Le Capitaine Coutras gravure originale
Le Capitaine Coutras gravure originale

Ses écrits et ses peintures trahissent ce regret du château, de la chevalerie, de l’Histoire.
JRR Tolkien, déçu par la véritable histoire de son pays (d’adoption, l’Angleterre, la famille est d’origine Allemande) a écrit l' »Histoire de la Terre du Milieu », dont « le Seigneur des Anneaux » est la partie la plus connue.
Pierre Coutras, devant le vide de l’histoire familiale, s’est appuyé sur quelques jalons pour la faire exister : Dialithos Coutras aux origines improbables, le Capitaine Coutras, cité dans un ouvrage, et dont on ne trouve aucune trace ailleurs…
Il s’est approprié le blason et la devise de la ville de Coutras (Gironde), ce qui est amusant : au stade actuel des recherches, nous n’avons aucune origine familiale dans ce coin.
Et voici le comble du paradoxe.
Pour le nom de Coutras, il y a très peu de ressources généalogiques sur internet. Impossible de trouver confirmation des infos dont dispose Jeanne Coutras ( à savoir le plus ancien Coutras connu de la famille : Balthesard, dont l’épouse est née en 1615), et donc impossible de remonter le nom de Coutras plus loin.
Jean-Valentin (1798 – 1871), qui a acheté la maison de famille, s’est bien installé et est bien mort à Marseille, mais comme tous ses ancêtres, il est né à Toulon.
Les « vrais » Marseillais sont en fait chez les Mouren, donc du côté de la mère de Pierre Coutras, même s’ils dérivent un peu vers Allauch aux alentours de l’an 1200…
Mais tout ça n’est pas bien grave, car comme souvent, la réalité dépasse la fiction. Si Coutras avait su…
[Les développements viendront plus tard, des découvertes récentes font progresser l’affaire…]

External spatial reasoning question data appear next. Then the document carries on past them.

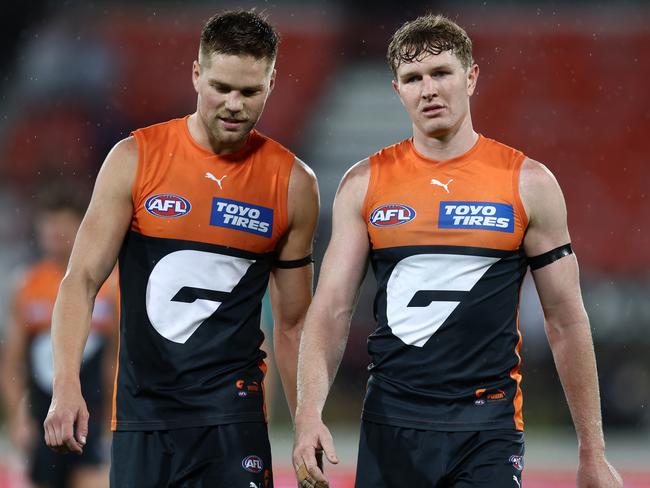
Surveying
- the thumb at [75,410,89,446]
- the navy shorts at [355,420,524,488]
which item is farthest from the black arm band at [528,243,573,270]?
the thumb at [75,410,89,446]

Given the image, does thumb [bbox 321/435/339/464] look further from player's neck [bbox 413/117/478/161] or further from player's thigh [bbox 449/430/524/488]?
player's neck [bbox 413/117/478/161]

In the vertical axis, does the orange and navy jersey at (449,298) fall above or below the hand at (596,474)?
above

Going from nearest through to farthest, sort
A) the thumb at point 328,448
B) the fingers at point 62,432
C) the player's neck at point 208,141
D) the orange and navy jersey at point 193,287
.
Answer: the thumb at point 328,448 → the fingers at point 62,432 → the orange and navy jersey at point 193,287 → the player's neck at point 208,141

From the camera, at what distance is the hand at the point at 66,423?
3.50 metres

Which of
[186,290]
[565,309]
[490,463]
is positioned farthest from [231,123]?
[490,463]

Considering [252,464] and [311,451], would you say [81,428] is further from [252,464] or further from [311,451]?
[311,451]

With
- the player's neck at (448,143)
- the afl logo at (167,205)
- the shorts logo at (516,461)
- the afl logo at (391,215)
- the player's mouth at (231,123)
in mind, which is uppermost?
the player's mouth at (231,123)

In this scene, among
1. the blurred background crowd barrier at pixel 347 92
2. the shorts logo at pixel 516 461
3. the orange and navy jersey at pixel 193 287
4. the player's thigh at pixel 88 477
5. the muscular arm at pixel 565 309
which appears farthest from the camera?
the blurred background crowd barrier at pixel 347 92

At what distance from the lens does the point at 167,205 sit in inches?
154

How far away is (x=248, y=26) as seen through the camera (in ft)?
13.0

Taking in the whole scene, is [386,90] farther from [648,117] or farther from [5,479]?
[5,479]

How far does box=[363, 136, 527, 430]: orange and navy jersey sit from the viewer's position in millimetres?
3664

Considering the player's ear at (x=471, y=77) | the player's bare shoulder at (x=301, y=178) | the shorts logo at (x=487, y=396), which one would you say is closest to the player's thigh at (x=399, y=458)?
the shorts logo at (x=487, y=396)

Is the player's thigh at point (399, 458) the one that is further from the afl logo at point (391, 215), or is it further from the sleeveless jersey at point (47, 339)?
the sleeveless jersey at point (47, 339)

Parlons un peu de Suzanne et de Marguerite…

Suzanne, la si discrète épouse, dans l’ombre à la frange de la lumière de son grand homme de mari…

Suzanne Rocheblave-Coutras et ses filles Jeanne et Yvonne en 1926


Marguerite, la belle sœur, si discrète elle aussi, invisible parfois, toutes deux venues de leurs lointaines Cévennes…

Marguerite Henri Maurice Rey mai 1928
Marguerite Rocheblave-Rey et ses enfants Maurice et Henry en mai 1928


Qui aurait pensé que les plus incroyables origines étaient chez les Rocheblave ?
Affaire à suivre…




Antoine Atger dit La Valette, chef camisard.

né le 7 juin 1677 – décédé après 1714

Que fait ce chef camisard ici ? Non, il n’est pas parent avec Pierre Coutras, mais avec son épouse, Suzanne Rocheblave, dont il est un oncle à la 7ème génération. Le voici donc intégré à la famille !

Nous avons créé son entrée sur Wikipédia le 13 novembre 2023.
Il nous semble très injuste qu’il n’ait pas été plus considéré jusqu’ici.
En effet, à la lecture des mémoires d’Elie Marion, on apprend que La Valette est toujours présent à ses côtés, dès les débuts et pendant toute la période de lutte en Cévennes, et que Marion ne prend aucune décision sans lui demander son avis.